At least 47 students have been deprived from pursuing higher education due to their Baha’i conviction.
They had participated in and passed the national university entrance examination, some with outstanding results, but when checking in for their computer records, they received a message stating “deficient records” in the Evaluation Organization (Sanjesh).
“Deficient records” is an option used to block Baha’I students’ access to their computer records and inform them of being barred from continuing their higher education. This has become a common practice since 2006 and numerous students with Baha’i faith have faced this option in the results of the current year’s examinations.

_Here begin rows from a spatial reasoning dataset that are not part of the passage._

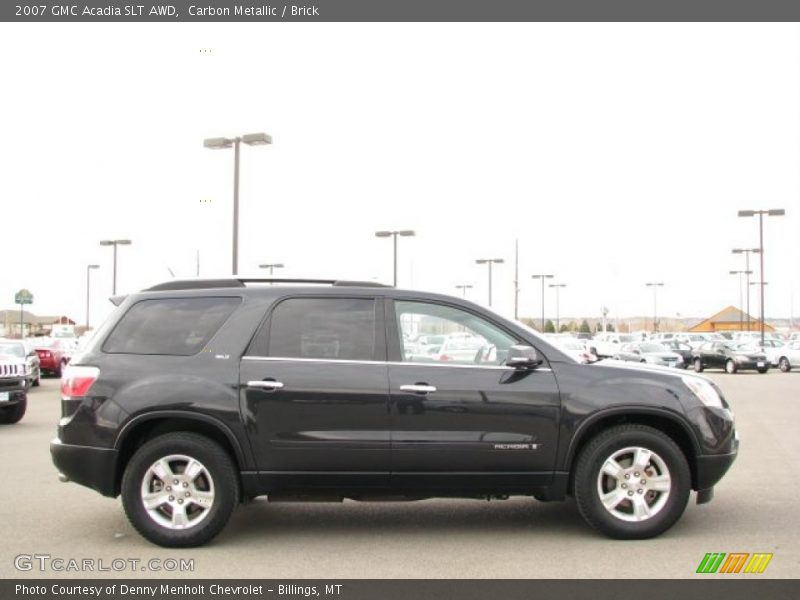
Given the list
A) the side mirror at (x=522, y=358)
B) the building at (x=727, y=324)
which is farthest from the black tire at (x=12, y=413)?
the building at (x=727, y=324)

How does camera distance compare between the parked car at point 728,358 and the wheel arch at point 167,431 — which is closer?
the wheel arch at point 167,431

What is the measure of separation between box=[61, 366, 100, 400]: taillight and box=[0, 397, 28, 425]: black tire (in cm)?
937

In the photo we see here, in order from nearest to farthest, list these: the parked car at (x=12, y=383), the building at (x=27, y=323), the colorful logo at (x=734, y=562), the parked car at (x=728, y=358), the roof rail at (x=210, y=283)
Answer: the colorful logo at (x=734, y=562) < the roof rail at (x=210, y=283) < the parked car at (x=12, y=383) < the parked car at (x=728, y=358) < the building at (x=27, y=323)

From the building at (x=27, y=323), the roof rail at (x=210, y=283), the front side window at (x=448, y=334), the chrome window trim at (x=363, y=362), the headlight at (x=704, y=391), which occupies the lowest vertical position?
the building at (x=27, y=323)

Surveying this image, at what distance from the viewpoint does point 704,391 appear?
6379 millimetres

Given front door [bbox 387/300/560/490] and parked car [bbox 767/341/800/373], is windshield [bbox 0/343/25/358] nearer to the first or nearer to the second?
front door [bbox 387/300/560/490]

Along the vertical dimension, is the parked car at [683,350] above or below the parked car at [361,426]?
below

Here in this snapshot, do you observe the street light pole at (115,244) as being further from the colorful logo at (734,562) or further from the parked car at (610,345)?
the colorful logo at (734,562)

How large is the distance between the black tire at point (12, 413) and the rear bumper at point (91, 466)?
369 inches

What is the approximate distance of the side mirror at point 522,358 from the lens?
239 inches

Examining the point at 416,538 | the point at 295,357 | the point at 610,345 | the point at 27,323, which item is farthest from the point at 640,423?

Baha’is are routinely denied higher education. Even dozens of Baha’is who have successfully passed the national examinations and other hurdles to continue their education at the university level have been forced to drop out, even after several years.
In a recent case in March 2018 Soha Izadi was expelled from a university in Zanjan, 207 miles west of Tehran, because of her Baha’i faith. She was told by university officials that the only way she could continue her studies was by renouncing her faith.
In university registration forms, students are required to reveal their religion, but Baha’is, who are a banned religious minority, usually leave it blank.
According to Article 1 of Iran’s Supreme Cultural Revolution Council’s Student Qualification Regulations, approved by Supreme Leader Ali Khamenei in 1991, students who take the national enrollment exam must either be Muslim or followers of other constitutionally sanctioned religions. Article 3 states that if a student is discovered to be a Baha’i after enrolling in a university, he or she will be expelled.